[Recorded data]
***

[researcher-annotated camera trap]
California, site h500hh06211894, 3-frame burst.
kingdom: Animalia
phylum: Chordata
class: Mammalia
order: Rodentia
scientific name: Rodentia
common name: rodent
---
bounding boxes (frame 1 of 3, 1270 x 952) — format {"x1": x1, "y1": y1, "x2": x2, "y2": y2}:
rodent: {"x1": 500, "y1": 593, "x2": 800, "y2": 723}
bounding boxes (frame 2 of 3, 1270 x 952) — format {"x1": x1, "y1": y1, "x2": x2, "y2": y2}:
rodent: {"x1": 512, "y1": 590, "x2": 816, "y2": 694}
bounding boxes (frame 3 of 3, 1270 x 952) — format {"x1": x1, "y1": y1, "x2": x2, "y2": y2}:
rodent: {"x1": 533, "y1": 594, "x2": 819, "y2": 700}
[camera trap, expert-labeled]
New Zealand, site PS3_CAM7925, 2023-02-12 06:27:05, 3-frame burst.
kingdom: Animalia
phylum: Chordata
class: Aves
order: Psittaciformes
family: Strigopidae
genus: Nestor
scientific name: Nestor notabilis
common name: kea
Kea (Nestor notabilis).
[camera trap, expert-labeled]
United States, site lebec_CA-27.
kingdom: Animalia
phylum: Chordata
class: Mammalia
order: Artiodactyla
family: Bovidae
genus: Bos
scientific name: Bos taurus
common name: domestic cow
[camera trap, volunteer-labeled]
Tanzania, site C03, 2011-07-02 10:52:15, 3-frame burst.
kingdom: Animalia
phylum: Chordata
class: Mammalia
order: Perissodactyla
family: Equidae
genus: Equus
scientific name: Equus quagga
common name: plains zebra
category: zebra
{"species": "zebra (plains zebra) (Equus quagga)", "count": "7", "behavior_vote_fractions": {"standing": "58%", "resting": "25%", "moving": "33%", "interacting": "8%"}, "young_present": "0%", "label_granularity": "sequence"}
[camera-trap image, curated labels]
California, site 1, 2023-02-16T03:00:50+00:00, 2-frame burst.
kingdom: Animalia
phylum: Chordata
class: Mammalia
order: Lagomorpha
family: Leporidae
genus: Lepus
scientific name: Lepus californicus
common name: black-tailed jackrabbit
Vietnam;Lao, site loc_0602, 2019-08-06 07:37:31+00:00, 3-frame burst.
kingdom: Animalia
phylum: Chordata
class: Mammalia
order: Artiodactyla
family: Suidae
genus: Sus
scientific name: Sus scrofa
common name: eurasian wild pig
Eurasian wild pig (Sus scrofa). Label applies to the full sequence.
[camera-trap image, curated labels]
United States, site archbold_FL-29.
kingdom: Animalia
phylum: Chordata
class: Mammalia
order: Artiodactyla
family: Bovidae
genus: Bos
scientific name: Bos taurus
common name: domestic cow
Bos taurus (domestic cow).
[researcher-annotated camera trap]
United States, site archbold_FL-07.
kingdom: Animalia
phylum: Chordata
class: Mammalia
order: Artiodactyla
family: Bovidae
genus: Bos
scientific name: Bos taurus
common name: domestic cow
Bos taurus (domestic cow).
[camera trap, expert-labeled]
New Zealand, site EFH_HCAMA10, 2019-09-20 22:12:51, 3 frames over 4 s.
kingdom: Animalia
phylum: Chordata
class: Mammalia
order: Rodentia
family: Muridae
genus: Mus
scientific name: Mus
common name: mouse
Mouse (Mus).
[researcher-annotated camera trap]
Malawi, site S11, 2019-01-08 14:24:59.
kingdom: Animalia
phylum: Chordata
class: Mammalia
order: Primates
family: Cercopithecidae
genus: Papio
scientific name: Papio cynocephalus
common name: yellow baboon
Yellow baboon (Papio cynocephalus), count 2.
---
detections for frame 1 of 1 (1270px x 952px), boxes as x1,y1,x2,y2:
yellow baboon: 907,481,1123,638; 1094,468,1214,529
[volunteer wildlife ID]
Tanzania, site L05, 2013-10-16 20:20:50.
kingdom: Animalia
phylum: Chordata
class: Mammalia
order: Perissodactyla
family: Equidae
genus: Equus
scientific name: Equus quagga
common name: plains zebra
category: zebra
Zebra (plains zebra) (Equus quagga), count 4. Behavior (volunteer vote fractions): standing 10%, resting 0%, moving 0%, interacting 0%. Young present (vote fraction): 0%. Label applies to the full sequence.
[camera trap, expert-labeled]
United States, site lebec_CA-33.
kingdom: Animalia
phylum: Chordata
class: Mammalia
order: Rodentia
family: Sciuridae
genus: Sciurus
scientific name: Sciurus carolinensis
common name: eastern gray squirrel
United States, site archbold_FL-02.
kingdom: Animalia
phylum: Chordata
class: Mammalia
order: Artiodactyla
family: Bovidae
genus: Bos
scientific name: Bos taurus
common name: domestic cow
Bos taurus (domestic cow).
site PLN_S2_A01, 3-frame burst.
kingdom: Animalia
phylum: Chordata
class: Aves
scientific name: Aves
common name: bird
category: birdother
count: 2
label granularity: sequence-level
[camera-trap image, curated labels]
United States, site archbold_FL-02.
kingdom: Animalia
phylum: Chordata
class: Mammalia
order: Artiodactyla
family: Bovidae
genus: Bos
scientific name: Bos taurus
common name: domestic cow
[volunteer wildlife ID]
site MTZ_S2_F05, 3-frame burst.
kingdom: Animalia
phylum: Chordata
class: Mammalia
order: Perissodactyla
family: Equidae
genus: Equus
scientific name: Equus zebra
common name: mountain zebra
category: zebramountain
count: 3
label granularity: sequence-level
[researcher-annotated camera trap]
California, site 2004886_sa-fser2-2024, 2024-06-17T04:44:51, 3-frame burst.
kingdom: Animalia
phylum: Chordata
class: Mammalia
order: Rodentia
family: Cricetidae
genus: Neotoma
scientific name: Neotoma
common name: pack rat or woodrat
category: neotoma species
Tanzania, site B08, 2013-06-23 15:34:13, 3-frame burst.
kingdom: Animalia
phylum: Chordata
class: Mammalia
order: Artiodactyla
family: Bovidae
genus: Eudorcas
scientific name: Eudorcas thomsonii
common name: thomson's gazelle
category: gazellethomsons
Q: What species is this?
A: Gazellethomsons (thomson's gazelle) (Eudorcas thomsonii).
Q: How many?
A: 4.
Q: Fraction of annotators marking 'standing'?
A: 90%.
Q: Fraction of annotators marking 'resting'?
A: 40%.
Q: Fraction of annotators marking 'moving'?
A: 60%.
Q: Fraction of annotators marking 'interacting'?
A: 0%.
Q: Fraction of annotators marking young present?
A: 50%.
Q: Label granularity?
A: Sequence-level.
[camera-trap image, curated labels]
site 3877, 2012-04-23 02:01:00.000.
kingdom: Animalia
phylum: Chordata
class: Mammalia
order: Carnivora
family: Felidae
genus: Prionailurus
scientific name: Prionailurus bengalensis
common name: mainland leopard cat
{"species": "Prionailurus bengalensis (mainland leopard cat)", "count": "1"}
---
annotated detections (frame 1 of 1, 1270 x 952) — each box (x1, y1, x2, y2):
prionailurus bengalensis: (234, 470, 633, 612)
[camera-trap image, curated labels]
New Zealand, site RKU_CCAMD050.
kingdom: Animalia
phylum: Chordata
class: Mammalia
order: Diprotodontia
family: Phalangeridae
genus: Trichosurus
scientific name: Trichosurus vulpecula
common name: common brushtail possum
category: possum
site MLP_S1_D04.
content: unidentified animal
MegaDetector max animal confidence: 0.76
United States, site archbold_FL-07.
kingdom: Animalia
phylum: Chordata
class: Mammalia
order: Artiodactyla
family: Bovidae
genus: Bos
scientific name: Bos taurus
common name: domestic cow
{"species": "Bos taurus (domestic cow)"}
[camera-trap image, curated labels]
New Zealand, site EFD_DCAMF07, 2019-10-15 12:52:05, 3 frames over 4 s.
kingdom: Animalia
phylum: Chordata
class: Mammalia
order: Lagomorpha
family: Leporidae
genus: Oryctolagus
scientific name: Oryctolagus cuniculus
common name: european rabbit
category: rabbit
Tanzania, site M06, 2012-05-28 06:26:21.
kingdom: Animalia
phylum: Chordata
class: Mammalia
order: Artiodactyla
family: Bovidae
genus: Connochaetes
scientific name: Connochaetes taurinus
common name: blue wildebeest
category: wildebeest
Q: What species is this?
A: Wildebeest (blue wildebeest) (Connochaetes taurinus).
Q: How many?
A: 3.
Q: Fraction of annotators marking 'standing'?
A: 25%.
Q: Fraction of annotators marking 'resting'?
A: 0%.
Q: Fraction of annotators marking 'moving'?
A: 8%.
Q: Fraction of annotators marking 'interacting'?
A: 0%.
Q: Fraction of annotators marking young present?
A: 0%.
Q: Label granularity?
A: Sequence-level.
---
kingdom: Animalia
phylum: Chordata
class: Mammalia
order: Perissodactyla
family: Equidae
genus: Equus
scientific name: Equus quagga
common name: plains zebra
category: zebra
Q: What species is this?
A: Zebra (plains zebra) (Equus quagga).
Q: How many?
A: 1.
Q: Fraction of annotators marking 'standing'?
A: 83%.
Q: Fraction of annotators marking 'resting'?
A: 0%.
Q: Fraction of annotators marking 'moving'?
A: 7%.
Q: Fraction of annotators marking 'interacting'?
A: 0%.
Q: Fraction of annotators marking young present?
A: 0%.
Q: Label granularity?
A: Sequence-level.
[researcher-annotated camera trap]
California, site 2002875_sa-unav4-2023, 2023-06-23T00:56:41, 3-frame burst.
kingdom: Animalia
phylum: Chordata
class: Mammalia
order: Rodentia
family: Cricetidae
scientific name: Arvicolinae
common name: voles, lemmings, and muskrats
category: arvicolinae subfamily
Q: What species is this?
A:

***

▶ _TRY IT_
Could you copy every line in the records that holds "burst"?

▶ _SOLVED EXERCISE_
California, site h500hh06211894, 3-frame burst.
New Zealand, site PS3_CAM7925, 2023-02-12 06:27:05, 3-frame burst.
Tanzania, site C03, 2011-07-02 10:52:15, 3-frame burst.
California, site 1, 2023-02-16T03:00:50+00:00, 2-frame burst.
Vietnam;Lao, site loc_0602, 2019-08-06 07:37:31+00:00, 3-frame burst.
site PLN_S2_A01, 3-frame burst.
site MTZ_S2_F05, 3-frame burst.
California, site 2004886_sa-fser2-2024, 2024-06-17T04:44:51, 3-frame burst.
Tanzania, site B08, 2013-06-23 15:34:13, 3-frame burst.
California, site 2002875_sa-unav4-2023, 2023-06-23T00:56:41, 3-frame burst.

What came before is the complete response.